# Question: How Much Equity Should A Startup Engineer Get?

## How many founders is too many?

The optimal number is two founders, possibly three, but not more than three.

Three is really getting to a crowd.

Although there is argument to be made that having three equal founders allows for a tie breaker.

A third founder runs the risk of gravitating towards a more influential founder..

## How much equity should a founder get?

The equity split at 20% for the founders will typically be; 20-25% for the management team, 20% for the founders, and 55-60% for the investors (angel all the way to late stage VC).

## How do you value equity in a startup?

To determine the current value of a share (called the fair market value, or FMV), you divide the valuation by the number of shares outstanding. For example, if a company is valued at \$1 million and it has 100,000 shares outstanding, the FMV of a share is \$10.

## How much equity do early startup employees get?

A third method is to note that early-stage employees generally get between 1 and 5% as much equity as a founder (early stage employees will get usually . 5-1% and founders, at the time they are giving out those large equity stakes, will have 20-50%).

## What does 10% equity in a company mean?

The stake that someone has in a company refers to what percentage of it they own. If you own a 10% stake in a company worth \$100,000, your stake is worth \$10,000. If that company doubles in value, your stake stays the same (10%), but it is now worth twice as much, as well, \$20,000.

## How is equity paid out?

Vested equity is paid out in increments over time. … In order to intensify this motivation, some companies have even taken to offering scaling equity, such that you earn progressively bigger stakes per year until you earn your total amount.

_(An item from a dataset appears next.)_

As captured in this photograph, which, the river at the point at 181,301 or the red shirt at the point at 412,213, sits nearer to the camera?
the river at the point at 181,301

## Who gets equity in a startup?

Often, startup founders, employees, and investors will own equity in a startup. Initially, founders own 100% their startup’s equity, though they eventually give away the majority of their equity over time to co-founders, investors, and employees.

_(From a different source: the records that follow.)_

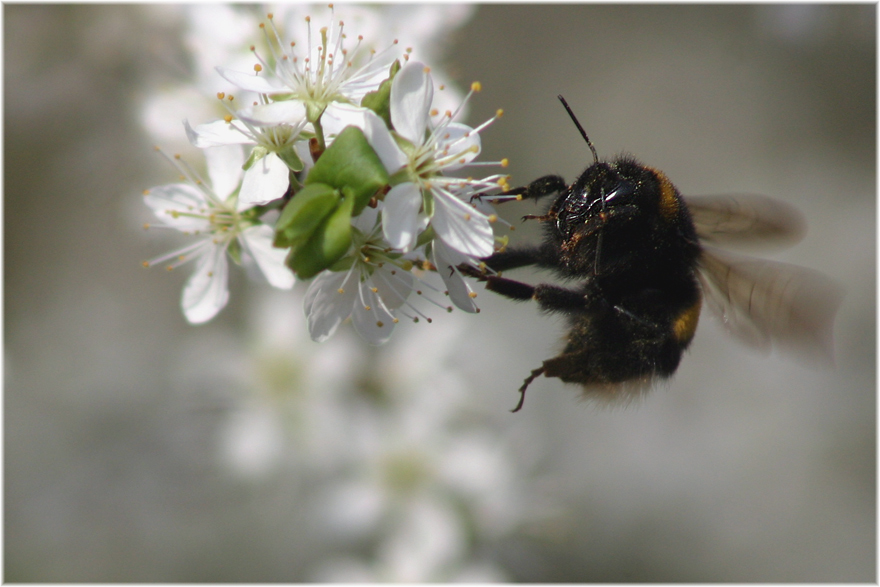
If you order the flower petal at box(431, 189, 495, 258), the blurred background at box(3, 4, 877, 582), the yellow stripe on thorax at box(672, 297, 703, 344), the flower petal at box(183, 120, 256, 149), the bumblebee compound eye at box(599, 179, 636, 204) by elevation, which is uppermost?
the flower petal at box(183, 120, 256, 149)

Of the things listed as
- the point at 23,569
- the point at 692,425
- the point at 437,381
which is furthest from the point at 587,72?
the point at 23,569

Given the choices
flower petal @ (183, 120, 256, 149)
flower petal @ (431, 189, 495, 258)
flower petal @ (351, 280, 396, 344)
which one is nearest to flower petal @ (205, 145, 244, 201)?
flower petal @ (183, 120, 256, 149)

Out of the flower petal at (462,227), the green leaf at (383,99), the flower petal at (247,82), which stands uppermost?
the flower petal at (247,82)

## Should founders pay themselves?

Career research company 80,000 Hours estimates that founders going through the Y Combinator accelerator program pay themselves about \$50,000. If they go on to raise more money, that salary can double. If the startup flops, \$50,000 could be the highest salary a founder makes.

## How much equity is needed for a board position?

Usually, the independent board members get equity for their services. For early-stage companies, a typical director might get somewhere between 0.5 percent and 2.0 percent equity. This percentage should drop as the company grows. In some cases, cash compensation is included.

## How much equity should a startup CEO get?

As a rule of thumb a non-founder CEO joining an early stage startup (that has been running less than a year) would receive 7-10% equity. Other C-level execs would receive 1-5% equity that vests over time (usually 4 years).

## How much equity should a startup employee get?

At a typical venture-backed startup, the employee equity pool tends to fall somewhere between 10-20% of the total shares outstanding. That means you and all your current and future colleagues will receive equity out of this pool.

## How do you negotiate equity in a startup?

Don’t think in terms of number of shares or the valuation of shares when you join an early-stage startup. Think of yourself as a late-stage founder and negotiate for a specific percentage ownership in the company. You should base this percentage on your anticipated contribution to the company’s growth in value.